## Task description
Find every line in the items below that contains the word "picture" and copy each of those lines out in full.

## Supplied information
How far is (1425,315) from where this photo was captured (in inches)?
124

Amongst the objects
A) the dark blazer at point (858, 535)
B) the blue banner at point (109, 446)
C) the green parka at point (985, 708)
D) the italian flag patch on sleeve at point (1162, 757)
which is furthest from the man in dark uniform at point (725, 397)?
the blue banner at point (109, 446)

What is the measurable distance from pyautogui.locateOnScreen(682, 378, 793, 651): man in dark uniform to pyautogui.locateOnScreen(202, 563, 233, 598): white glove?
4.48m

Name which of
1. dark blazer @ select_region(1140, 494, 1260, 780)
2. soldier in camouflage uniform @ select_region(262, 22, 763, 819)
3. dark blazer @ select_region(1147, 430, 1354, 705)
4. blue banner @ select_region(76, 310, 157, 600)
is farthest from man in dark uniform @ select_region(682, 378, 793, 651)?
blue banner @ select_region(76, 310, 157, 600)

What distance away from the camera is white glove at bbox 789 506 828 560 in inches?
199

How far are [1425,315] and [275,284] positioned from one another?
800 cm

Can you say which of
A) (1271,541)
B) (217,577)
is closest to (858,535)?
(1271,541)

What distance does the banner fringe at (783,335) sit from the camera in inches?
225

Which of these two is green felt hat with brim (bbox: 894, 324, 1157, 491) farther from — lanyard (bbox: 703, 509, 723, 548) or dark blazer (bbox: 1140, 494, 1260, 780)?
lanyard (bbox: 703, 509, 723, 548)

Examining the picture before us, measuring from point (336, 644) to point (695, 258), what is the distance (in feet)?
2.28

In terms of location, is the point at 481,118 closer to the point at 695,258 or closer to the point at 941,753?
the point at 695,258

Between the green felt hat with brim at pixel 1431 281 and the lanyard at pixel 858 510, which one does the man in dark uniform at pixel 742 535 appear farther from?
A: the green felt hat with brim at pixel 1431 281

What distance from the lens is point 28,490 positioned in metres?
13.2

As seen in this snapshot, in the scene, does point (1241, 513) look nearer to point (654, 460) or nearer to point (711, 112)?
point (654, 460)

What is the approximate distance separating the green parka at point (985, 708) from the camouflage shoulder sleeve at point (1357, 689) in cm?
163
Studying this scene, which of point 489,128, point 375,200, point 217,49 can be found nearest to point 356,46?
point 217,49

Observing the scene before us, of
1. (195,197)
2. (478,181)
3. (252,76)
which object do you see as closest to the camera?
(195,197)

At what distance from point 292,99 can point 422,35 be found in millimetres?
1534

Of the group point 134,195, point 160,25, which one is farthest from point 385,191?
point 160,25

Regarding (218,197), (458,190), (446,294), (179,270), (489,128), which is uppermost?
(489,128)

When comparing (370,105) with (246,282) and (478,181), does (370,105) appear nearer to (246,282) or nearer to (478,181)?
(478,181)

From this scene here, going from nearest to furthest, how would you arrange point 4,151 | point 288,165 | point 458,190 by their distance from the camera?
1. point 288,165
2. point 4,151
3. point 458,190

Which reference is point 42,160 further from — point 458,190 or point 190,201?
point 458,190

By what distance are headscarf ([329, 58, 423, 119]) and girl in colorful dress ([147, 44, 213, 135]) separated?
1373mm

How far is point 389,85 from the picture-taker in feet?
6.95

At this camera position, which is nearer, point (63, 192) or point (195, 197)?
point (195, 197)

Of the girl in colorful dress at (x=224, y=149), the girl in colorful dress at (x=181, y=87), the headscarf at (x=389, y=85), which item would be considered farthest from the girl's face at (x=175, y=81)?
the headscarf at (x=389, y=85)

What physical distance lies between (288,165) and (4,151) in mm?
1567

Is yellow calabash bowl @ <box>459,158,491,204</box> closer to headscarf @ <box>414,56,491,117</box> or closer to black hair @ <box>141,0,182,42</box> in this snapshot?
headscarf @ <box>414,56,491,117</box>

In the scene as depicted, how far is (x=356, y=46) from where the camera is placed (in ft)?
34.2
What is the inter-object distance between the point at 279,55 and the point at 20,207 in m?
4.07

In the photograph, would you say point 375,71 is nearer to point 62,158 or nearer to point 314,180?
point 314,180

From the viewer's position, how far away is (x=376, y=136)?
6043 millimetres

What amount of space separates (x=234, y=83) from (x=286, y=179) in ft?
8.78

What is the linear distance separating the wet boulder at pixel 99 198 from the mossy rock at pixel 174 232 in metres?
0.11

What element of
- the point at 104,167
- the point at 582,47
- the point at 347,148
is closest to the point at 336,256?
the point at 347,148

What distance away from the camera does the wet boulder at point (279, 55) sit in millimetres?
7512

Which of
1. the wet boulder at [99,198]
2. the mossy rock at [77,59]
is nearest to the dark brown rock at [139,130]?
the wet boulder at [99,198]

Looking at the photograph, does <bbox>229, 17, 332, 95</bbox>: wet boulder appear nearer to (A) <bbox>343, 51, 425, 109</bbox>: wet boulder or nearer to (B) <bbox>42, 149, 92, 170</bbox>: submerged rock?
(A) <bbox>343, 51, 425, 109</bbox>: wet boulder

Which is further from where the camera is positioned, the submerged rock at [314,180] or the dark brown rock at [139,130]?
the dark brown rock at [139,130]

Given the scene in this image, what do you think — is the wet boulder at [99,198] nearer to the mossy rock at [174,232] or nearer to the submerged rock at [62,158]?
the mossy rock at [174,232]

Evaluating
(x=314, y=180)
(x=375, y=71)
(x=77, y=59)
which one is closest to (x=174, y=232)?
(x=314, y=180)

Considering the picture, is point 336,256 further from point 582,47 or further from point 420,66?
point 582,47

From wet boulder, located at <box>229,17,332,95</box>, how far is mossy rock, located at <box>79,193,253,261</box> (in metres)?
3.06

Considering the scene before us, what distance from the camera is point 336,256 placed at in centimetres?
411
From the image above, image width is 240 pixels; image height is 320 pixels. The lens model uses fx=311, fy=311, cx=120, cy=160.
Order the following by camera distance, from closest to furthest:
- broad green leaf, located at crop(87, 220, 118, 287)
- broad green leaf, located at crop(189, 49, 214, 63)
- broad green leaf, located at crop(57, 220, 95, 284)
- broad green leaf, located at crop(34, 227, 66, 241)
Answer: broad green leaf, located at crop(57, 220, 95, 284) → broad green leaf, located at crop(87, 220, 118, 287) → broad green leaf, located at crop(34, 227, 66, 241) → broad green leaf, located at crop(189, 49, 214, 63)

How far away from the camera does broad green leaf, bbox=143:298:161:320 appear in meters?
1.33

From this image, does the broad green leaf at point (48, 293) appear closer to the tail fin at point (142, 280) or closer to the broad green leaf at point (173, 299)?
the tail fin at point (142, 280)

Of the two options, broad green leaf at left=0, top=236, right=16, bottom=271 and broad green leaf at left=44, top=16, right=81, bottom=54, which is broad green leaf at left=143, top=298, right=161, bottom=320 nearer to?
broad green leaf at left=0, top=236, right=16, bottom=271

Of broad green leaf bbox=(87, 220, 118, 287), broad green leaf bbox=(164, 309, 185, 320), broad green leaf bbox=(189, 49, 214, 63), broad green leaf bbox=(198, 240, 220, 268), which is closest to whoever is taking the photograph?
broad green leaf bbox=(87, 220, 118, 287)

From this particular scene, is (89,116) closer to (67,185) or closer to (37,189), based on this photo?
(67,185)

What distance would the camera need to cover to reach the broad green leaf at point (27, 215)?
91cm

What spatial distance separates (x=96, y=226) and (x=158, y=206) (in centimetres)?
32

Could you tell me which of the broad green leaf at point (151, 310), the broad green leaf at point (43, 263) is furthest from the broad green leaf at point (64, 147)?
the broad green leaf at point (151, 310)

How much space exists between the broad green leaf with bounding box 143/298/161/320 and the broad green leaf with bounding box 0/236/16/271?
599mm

## Task answer
Examining the picture before us, measuring from point (336, 644) to point (695, 258), what is the distance (in feet)?
How far is point 389,85 from the picture-taker in feet?
Considering the picture, is point 336,256 further from point 582,47 or further from point 420,66?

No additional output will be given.